Studies of the chemical preparation, activation energies of reduction, temperature-programmed reduction (TPR), X-ray diffraction (XRD), X-ray photoelectron (XP) spectra and catalytic activities of several potassium-doped nickel/α-alumina catalysts have been carried out for the catalytic hydrogenation of hexanedinitrile, in a continuous process at 1 atm pressure, 443 K, and in the absence of ammonia. Activation energies of reduction for the potassium-doped non-stoichiometric NiO/α-alumina precursors were higher than those obtained for the potassium-free NiO/α-alumina and for the unsupported non-stoichiometric NiO. TPR results show that there is an inhibiting effect of α-alumina and potassium on NiO reduction. XRD measurements reveal the presence of α-alumina, NiO and Ni phases, the latter being present in larger quantities at higher reduction temperatures and lower potassium contents. XRD spectra also show fairly constant nickel particle sizes for all catalysts tested, XPS results confirm the inhibiting effect of potassium upon the reducibility of NiO. The XPS intensity ratios of surface Ni : NiO match the BET area ratios Ni : NiO of the samples.

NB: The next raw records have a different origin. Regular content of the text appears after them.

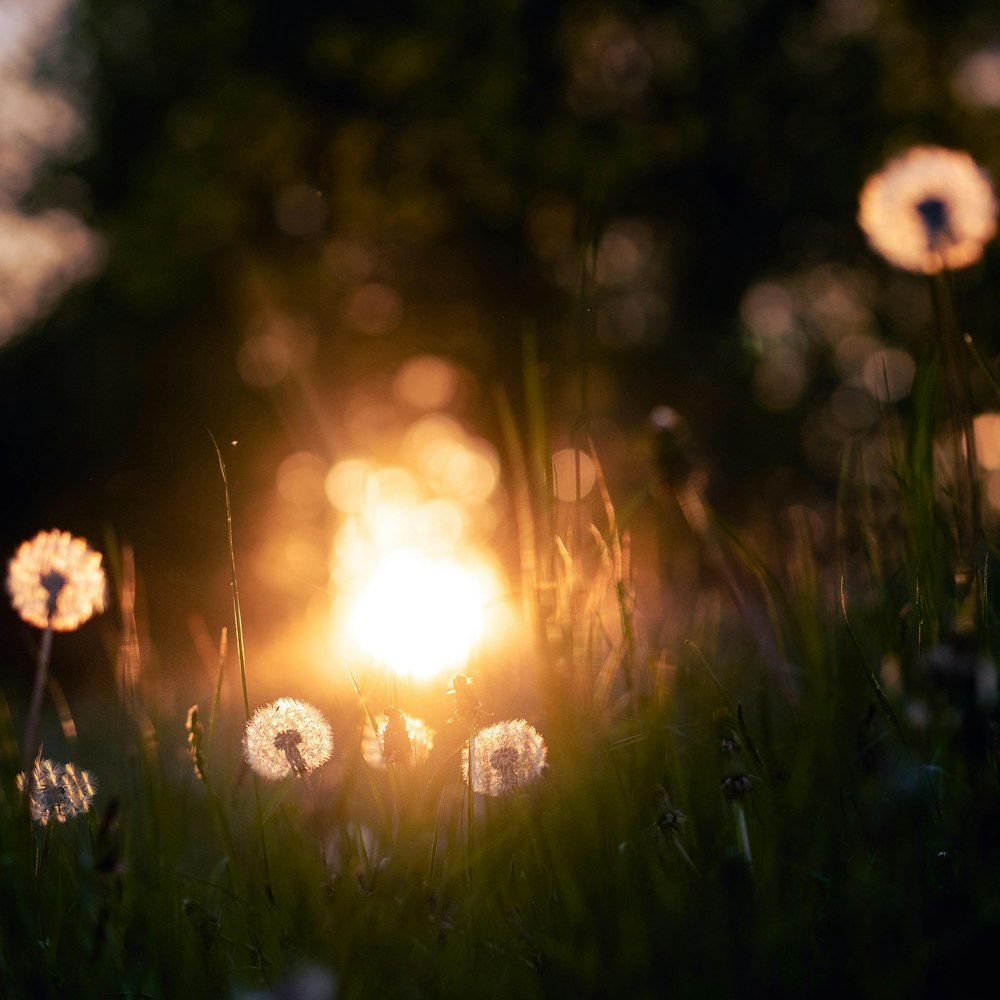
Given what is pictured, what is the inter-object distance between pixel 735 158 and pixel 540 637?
1317cm

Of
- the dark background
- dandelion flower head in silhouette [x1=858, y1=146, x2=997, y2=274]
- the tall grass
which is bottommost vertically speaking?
the tall grass

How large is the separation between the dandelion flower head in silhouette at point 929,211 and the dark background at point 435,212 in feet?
34.4

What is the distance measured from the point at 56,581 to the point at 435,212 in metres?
12.3

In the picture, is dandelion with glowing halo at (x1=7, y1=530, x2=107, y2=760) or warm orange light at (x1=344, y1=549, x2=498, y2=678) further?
Result: warm orange light at (x1=344, y1=549, x2=498, y2=678)

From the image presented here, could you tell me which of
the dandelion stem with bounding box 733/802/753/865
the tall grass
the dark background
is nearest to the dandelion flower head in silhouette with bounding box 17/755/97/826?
the tall grass

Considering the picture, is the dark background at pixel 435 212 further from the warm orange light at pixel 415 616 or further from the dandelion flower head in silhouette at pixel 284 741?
the dandelion flower head in silhouette at pixel 284 741

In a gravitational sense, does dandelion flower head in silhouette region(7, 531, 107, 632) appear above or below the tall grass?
above

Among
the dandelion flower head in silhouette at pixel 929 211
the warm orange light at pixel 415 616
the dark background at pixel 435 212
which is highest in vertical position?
the dark background at pixel 435 212

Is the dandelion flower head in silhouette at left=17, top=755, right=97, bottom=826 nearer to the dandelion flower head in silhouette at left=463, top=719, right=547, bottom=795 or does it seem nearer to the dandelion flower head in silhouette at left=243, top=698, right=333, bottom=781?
the dandelion flower head in silhouette at left=243, top=698, right=333, bottom=781

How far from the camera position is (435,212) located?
514 inches

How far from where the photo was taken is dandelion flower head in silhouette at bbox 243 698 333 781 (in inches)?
46.9

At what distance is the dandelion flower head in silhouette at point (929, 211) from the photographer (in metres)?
1.53

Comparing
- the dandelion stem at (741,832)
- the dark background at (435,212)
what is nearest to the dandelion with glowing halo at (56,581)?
the dandelion stem at (741,832)

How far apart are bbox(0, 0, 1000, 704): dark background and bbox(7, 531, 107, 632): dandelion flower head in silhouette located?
10729 millimetres
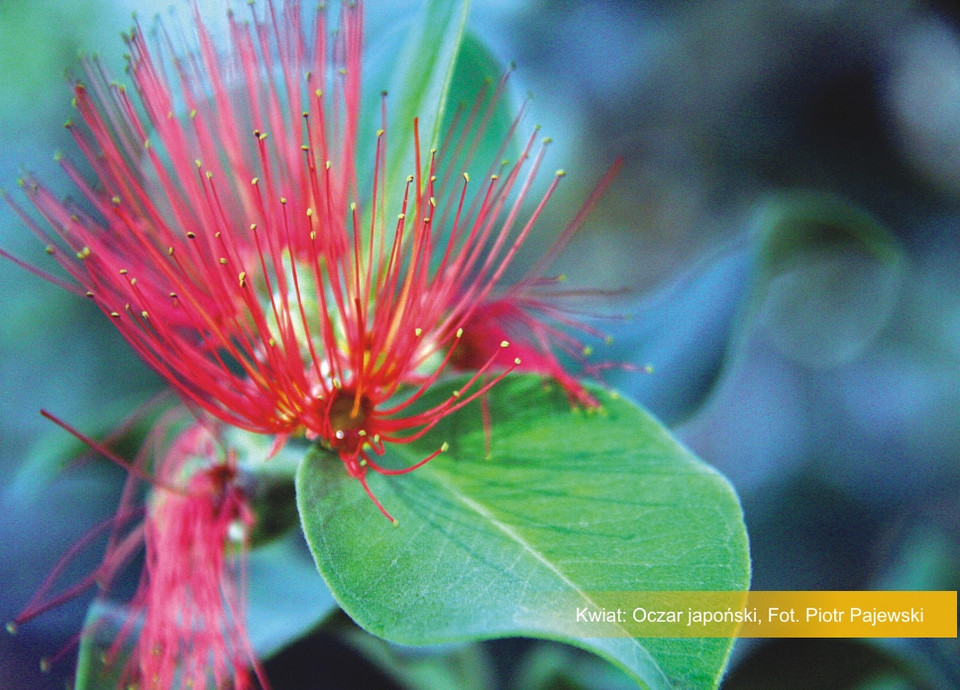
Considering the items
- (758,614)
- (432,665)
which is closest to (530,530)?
(758,614)

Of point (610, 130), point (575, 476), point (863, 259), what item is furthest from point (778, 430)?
point (575, 476)

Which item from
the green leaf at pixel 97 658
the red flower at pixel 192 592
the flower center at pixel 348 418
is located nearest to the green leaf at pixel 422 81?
the flower center at pixel 348 418

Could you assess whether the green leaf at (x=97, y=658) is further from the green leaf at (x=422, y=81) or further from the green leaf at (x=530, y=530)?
the green leaf at (x=422, y=81)

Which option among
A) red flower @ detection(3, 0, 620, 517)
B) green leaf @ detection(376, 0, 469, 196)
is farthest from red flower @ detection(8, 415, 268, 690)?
green leaf @ detection(376, 0, 469, 196)

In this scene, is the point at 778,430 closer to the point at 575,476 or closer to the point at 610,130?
the point at 610,130

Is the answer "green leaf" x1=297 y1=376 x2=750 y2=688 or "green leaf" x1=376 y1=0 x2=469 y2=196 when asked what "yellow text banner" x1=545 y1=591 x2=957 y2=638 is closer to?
"green leaf" x1=297 y1=376 x2=750 y2=688

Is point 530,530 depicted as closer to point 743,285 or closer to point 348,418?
point 348,418
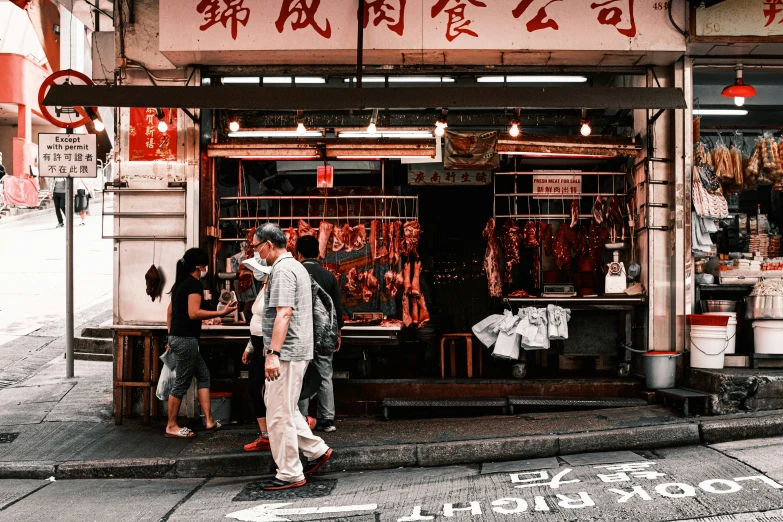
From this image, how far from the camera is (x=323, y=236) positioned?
34.7ft

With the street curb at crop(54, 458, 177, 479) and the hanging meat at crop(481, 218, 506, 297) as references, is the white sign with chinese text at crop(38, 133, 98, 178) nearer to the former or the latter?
the street curb at crop(54, 458, 177, 479)

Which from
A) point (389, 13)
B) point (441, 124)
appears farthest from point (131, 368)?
point (389, 13)

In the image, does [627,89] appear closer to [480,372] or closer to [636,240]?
[636,240]

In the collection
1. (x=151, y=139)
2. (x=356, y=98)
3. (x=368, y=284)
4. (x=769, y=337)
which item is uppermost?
(x=356, y=98)

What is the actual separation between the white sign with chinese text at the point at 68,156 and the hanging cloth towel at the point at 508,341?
241 inches

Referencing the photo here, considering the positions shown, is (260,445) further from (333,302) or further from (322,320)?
(333,302)

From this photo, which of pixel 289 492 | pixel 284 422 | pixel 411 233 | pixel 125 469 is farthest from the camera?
pixel 411 233

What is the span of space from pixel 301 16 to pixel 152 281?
3.87 metres

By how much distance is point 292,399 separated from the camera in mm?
6676

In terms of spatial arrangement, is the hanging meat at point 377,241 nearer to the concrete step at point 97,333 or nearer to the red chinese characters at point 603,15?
the red chinese characters at point 603,15

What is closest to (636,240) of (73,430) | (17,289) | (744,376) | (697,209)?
(697,209)

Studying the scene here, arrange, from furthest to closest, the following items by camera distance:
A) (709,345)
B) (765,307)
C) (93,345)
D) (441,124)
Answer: (93,345) < (441,124) < (765,307) < (709,345)

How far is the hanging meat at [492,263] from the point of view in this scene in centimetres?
1084

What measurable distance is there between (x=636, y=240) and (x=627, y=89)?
2720mm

Conversions of the catalysed reactions decrease with increasing potassium content of the catalysts, probably because of poisoning of the latter with a Thorpe cycling formation of an enamine at high basic K₂O contents. Selectivities towards 6-aminohexanenitrile (which may reach 100% at 85% conversion, thereby of potential interest for the manufacture of nylon-6,6) increase with potassium content of the catalysts. The less selective catalysts also yield 1,6-diaminohexane and azacycloheptane. A lack of oligomerization reactions is observed, and a mechanism is proposed.